3. opensslコマンドで疎通確認する

wgetもcurlもインストールされていない場合は、opensslコマンドを使います。
-connectオプションでWebサーバーがListenしているIPとポート番号を指定します。

$ openssl s_client -quiet -connect 127.0.0.1:443
depth=2 /C=US/O=GeoTrust Inc./CN=GeoTrust Global CA
verify return:1
depth=1 /C=US/O=GeoTrust Inc./CN=RapidSSL SHA256 CA - G3
verify return:1
depth=0 /CN=www.symmetric.co.jp
verify return:1

上記表示になった後は、HTTPリクエストラインとHTTPヘッダを入力し、最後にEnterを押します。
HTTPリクエストラインには”GET “ + リクエストURI + ” HTTP/1.0”、HTTPヘッダには”Host: “ + ホスト名 を指定します。
たとえば、https://example.com/baz/ の場合、HTTPリクエストラインは GET /baz/ HTTP/1.0 、HTTPヘッダには Host: example.com を指定します。

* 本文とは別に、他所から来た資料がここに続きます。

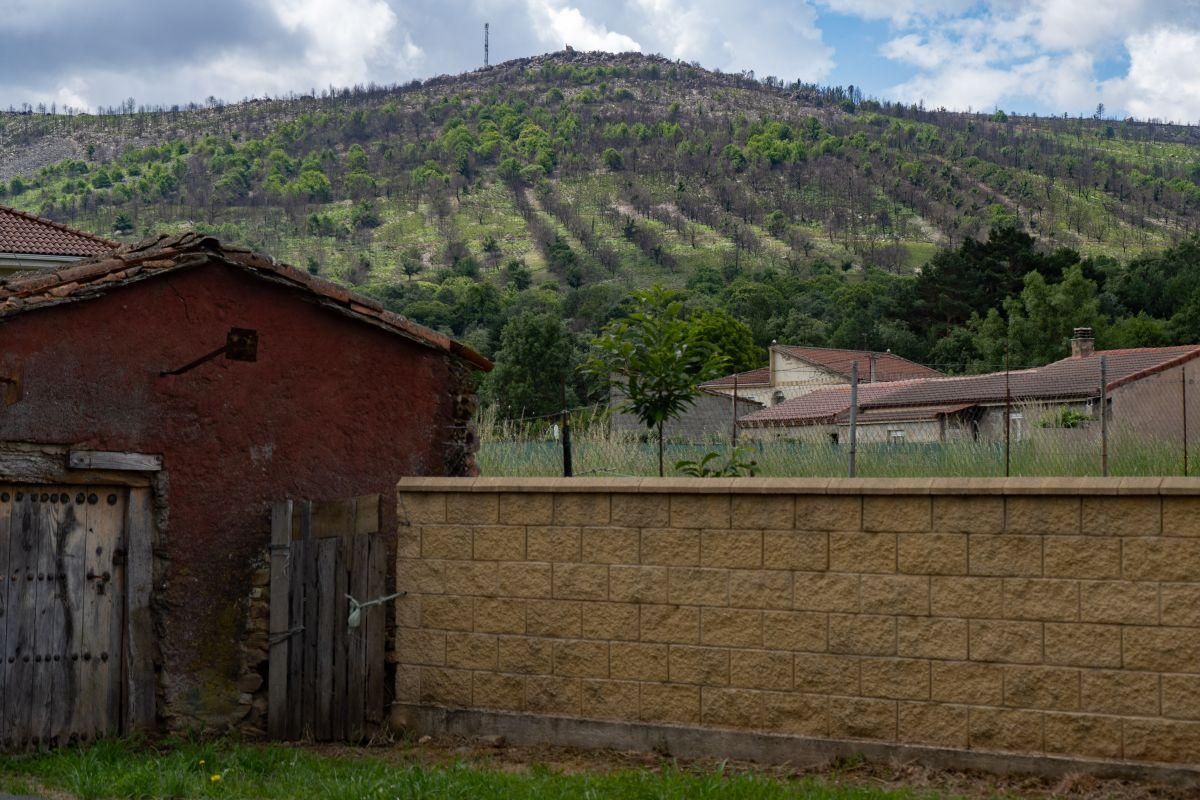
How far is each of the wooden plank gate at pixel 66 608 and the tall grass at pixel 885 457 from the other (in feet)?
20.1

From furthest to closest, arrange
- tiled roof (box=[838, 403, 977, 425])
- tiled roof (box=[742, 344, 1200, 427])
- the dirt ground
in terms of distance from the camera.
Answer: tiled roof (box=[838, 403, 977, 425]), tiled roof (box=[742, 344, 1200, 427]), the dirt ground

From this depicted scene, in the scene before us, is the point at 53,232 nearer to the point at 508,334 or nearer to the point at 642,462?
the point at 642,462

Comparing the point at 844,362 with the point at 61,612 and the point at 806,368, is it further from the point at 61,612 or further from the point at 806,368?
the point at 61,612

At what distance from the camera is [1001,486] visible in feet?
26.4

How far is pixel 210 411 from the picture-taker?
1068 cm

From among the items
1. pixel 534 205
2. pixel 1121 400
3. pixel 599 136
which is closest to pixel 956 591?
pixel 1121 400

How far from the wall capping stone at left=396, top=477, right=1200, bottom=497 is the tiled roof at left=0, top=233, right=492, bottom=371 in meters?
2.02

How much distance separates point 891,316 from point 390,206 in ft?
344

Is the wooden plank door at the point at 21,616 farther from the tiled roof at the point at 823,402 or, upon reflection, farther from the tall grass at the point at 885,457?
the tiled roof at the point at 823,402

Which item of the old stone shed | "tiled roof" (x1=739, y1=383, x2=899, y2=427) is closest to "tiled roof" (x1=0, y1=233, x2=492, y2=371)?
the old stone shed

$ openssl s_client -quiet -connect 127.0.0.1:443
depth=2 /C=US/O=GeoTrust Inc./CN=GeoTrust Global CA
verify return:1
depth=1 /C=US/O=GeoTrust Inc./CN=RapidSSL SHA256 CA - G3
verify return:1
depth=0 /CN=www.symmetric.co.jp
verify return:1
GET / HTTP/1.0
Host: www.symmetric.co.jp

まとめ

コマンドラインでのWebサイト動作確認方法は知っておくととても便利です。今回は紹介しませんでしたが、対応するSSL/TLSバージョンのチェックもコマンドラインで可能です。是非使いこなしてみてください。